Elie, parce qu’il est prophète, va prendre fait et cause pour Dieu, et il va dire : on verra bien qui est le maître de la fertilité, on verra bien si c’est Dieu, notre Dieu qui a toujours tout fait pour nous ou si ce sont les Baals. Et, dans un grand acte de foi, il annonce au roi Achab qu’il n’y aura plus de pluie, tant que lui, le prophète du vrai Dieu n’en aura pas donné l’ordre. De fait, le pays va connaître une grande sécheresse. Hier, nous avions vu comment il avait défié les prêtres de Baal et aujourd’hui, il montre que c’est bien Dieu qui est le maître. La pluie revient enfin, mais elle ne revient que parce que Dieu l’a décidé. Et nous avons entendu comment la pluie était revenue, ça n’a pas été immédiat, on a l’impression que Dieu éprouve la foi de son prophète, mais il sera bien au rendez-vous !
On peut dire que c’est une victoire par KO, Elie a prouvé qui était le vrai Dieu, le maitre de la fertilité.
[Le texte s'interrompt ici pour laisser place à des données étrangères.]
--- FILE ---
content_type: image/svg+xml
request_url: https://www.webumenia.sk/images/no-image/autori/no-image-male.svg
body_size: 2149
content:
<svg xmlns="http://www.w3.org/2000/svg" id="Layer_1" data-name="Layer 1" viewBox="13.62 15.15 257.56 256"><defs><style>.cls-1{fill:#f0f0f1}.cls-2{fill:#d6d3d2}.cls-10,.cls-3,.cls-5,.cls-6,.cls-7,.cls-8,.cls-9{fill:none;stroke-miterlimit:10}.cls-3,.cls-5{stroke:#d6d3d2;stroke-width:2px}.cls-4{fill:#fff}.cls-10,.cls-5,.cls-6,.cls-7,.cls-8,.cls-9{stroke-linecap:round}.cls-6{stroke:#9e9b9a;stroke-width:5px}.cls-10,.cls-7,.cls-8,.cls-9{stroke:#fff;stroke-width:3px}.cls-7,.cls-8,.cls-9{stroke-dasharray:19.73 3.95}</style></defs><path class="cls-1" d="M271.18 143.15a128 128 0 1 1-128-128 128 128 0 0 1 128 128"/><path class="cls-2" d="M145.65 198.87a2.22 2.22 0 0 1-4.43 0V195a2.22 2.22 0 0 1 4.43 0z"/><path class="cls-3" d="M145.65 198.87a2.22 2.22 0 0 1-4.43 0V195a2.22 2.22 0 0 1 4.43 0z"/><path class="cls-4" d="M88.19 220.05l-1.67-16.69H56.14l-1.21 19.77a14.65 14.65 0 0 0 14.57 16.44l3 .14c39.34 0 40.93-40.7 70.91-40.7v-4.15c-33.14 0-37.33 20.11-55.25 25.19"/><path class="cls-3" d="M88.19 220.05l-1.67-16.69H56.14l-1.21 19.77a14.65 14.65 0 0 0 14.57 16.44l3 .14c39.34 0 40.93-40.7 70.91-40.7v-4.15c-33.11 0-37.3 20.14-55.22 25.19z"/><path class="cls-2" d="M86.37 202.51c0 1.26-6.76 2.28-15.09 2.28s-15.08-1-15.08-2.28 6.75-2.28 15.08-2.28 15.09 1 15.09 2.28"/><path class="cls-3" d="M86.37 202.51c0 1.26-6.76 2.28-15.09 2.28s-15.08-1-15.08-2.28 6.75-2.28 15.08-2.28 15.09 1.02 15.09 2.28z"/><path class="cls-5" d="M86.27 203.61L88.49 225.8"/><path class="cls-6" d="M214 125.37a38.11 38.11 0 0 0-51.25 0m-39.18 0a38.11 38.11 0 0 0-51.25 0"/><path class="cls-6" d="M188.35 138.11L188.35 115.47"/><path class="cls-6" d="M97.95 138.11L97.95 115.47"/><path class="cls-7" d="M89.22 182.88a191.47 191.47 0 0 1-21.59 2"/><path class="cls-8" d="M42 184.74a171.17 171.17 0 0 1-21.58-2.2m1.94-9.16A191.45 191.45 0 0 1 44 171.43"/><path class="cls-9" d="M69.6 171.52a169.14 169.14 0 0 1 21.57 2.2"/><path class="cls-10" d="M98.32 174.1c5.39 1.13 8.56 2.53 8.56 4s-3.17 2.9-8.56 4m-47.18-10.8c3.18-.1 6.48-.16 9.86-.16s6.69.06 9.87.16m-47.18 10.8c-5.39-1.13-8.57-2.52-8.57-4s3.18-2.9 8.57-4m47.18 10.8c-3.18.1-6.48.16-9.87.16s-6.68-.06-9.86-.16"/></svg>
Mais croyez-vous que, pour autant, le peuple se tournera vers Dieu en rejetant définitivement toutes les idoles et les faux-dieux ? Bien sûr que non ! A travers cette longue histoire de l’infidélité du peuple, ce sont nos propres infidélités que nous pouvons lire comme en filigrane. Car, nous aussi, nous avons eu de multiples occasions de vérifier que le maître, c’est le Seigneur, c’est Lui qui donne vie et fécondité, eh bien, malgré ces expériences, il nous arrive, nous aussi de retrouver toutes ces idoles qui nous font de l’œil pour mieux nous séduire. A chaque fois c’est pareil, nous sommes déçus et jurons de ne plus recommencer … jusqu’à la fois suivante ! Longue histoire de l’infidélité des hommes qui met encore mieux en lumière la longue histoire de la patiente et tenace miséricorde du Seigneur. Qu’il en soit béni !
Juste un mot sur l’Evangile tiré du sermon sur la Montagne, les chapitres 5 à 7 de l’Evangile de Matthieu qui vont nous occuper un certain temps. Hier nous avons entendu Jésus dire qu’il n’était pas venu abolir mais accomplir la loi et j’expliquais que, pour comprendre cette parole, il fallait avoir en tête la Parole de Paul dans l’épitre aux Romains qui dit : l’accomplissement parfait de la Loi, c’est l’amour. Eh bien, cet extrait de l’Evangile en est la parfaite illustration. Jésus cite des passages de la Loi et il dit : ça c’est la Loi, mais si tu veux vivre dans l’amour, alors tu dois aller plus loin que la Loi. C’est vrai que ce que Jésus demande est vraiment au-dessus de nos forces, mais si nous comptons sur sa force à lui, nous pourrons le vivre. C’est cette grâce de pouvoir tout faire, tout vivre dans l’amour que nous demandons par l’intercession de Notre Dame de Laghet.